– Да так... особо не распространялись. Боятся, видимо, попасть в подозреваемые. А Лозовская Анна вообще не явилась. Машинист сцены откровенно высказался по поводу артистов, мнение его нелицеприятно. Но он собрался поменять место работы, поэтому такой храбрый. А рассказал, что Виолин был каким-то придурковатым. То лаялся с директором и Швецом, то обнимался с ними и пел дифирамбы, причем демонстративно все это делал. В труппе его не любили как раз за беспринципность. Обожал подслушивать и доносить директору, следовательно, по этой причине друзей в театре не имел. В этом театре вообще не приняты дружественные отношения – это его слова. На момент смерти Виолин состоял в ссоре с директором и Швецом, орали они друг на друга во всеуслышание. Но это еще не повод отравить Виолина. Да и всерьез его никто не воспринимал. Отношения его с Ушаковыми были никакие, они друг друга в упор не видели. Кстати, Ушаковы не были членами художественного совета, и Галеев тоже.
– Все же перевес на стороне членов художественного совета. Мотивы были у многих. Есть улики. Но улики косвенные. По-моему, мы надолго завязнем.
– Я еще в учебниках читала, что дела по отравлениям расследуются годами. Сейчас все больше пистолетом орудуют, ну, перышком, в крайнем случае, удушают. А у нас оригинальный способ решения проблемы, хоть и самый древний. Убивец попался очень сообразительный, талантливый, можно сказать.

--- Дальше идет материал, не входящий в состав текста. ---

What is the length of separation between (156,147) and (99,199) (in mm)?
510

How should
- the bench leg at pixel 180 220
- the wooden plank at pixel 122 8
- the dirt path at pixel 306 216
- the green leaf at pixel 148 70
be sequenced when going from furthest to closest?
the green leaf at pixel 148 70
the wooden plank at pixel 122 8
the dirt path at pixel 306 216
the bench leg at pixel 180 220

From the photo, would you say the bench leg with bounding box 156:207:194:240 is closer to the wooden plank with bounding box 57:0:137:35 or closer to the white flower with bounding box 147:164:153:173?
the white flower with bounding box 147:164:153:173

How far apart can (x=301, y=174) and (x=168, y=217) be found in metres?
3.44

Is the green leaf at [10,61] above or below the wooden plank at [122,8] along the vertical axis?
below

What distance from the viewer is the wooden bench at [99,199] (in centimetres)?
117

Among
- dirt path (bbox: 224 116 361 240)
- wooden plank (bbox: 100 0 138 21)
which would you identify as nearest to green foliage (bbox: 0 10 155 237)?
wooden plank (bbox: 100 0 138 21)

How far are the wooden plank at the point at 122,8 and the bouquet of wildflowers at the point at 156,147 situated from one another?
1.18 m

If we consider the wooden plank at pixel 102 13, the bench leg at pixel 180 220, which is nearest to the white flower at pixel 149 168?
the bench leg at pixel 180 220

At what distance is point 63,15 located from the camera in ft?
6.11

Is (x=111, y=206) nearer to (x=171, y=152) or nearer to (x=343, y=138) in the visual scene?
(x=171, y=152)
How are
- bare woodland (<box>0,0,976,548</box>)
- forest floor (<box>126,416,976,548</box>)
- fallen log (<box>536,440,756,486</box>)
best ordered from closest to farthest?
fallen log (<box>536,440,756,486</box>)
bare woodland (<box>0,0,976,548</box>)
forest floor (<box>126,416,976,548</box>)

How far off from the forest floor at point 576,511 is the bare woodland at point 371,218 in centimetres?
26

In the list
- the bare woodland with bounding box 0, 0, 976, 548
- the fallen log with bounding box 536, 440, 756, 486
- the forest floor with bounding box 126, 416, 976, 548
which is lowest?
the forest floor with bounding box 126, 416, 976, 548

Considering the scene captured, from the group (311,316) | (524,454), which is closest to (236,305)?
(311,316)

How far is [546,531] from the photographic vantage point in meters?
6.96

– А давай, Оксана, предположим, что отравитель нацелился на членов художественного совета. И обоснование нашим предположениям есть: большинство членов совета получили подарки со смертью. Значит, это человек, которого они кровно обидели. Да, но как же тогда быть с Ушаковыми?
– Могли Ушаковы случайно оказаться жертвами?
– Думаю, нет. Яд бросили во время спектакля, зная, что только Ушаковы будут пить из бокала.
– Тогда, возможно, Ушаковы каким-то образом прознали о планах убийцы. Назад он повернуть не мог, потому что уже отправил партию коньяка как раз двадцать пятого октября, а это день спектакля «Коварство и любовь». Поэтому их отравили первыми.
– Возможно. Ты не забыла, что бандероли отправляла женщина?
– У меня прекрасная память. План такой. Я звоню остальным членам совета и предупреждаю, чтоб не вздумали попробовать подарок на вкус, если вдруг его получили. И чтобы завтра привезли подарки в театр. Мы с тобой тоже поедем на сбор трупов... ой, на сбор труппы! Как бы моя оговорка не воплотилась в жизнь, я ужасно суеверная. Тьфу, тьфу, тьфу! А встретимся у Петровича часиков в десять. Идет?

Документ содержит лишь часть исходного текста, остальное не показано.